Now it seems like I am busy all of the time and I kick myself for not doing more all of those years.
Hope I haven't written this rant before.
This week for example, dinner with friends, a Rangers game, a Fort Worth Cats game - and that is just Tuesday - Thursday. I love the change in my life (even if I hit the snooze button a little too often lately and 1am seems to be the normal bedtime). By the time the weekend rolls around I am tired, but socially satisfied.
Had an interesting conversation the other day in a meeting with an aquainteance from another department:
Him "You haven't updated your facebook in a couple days"
Me "Stalker" (smile)
Him "No really. I have kids and a mortgage, I live vicariously through you. You always seem to be doing something fun or going somewhere different. I don't have that so I live through yours"
Me "Stalker" (smile)
Other Guy in the Room "Yeah you are kind of an admitted stalker, but in a good way"

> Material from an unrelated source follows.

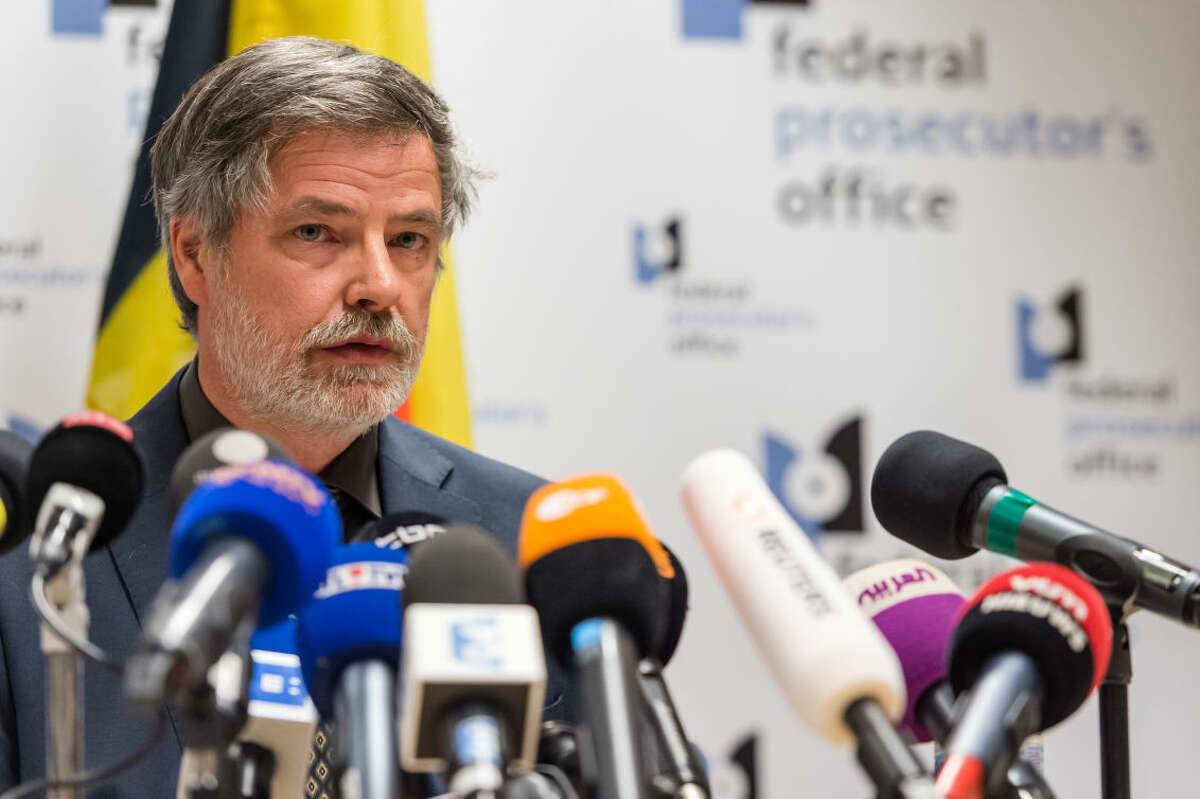 Spokesman for the Belgian Federal Prosecutors Office Eric Van Der Sypt addresses the media during a press conference in Brussels on Friday April 8, 2016. The prosecutor's office confirmed a fugitive suspect in the Nov. 13 Paris attacks was arrested in Belgium on Friday, after a raid Belgian authorities said was linked to the deadly March 22 Brussels bombings. The suspect, Mohamed Abrini, is believed to be the mysterious "man in the hat" who escaped the double bombing at Brussels airport, but further investigation is needed to determine Abrini is the third suspect of the airport attack. (AP Photo/Geert Vanden Wijngaert)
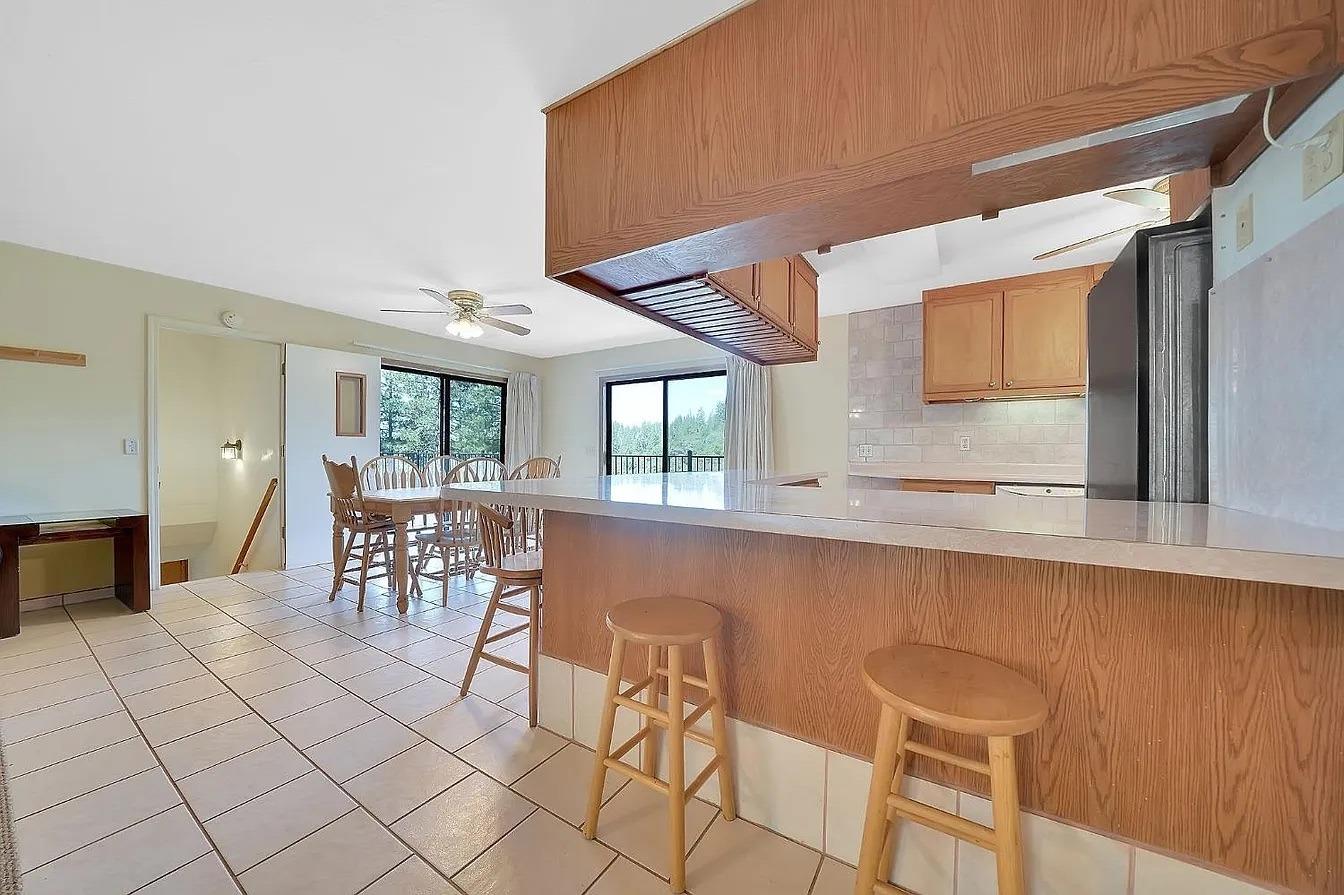 4368 Eazy Bird Road Wilseyville, CA 95257 - Photo 5 of 25 a dining room with furniture and a floor to ceiling window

But honestly it got me thinking about the things I do. I am kind of flattered.
I know I should eat better and work out more - but it honestly doesn't take a seconds hesitation for me to choose between a Rangers game or going to work out. Little pieces of life I was never living are more enticing to me than 30 minutes on the treadmill.
Seems to me a choice between living life and watching it drift by.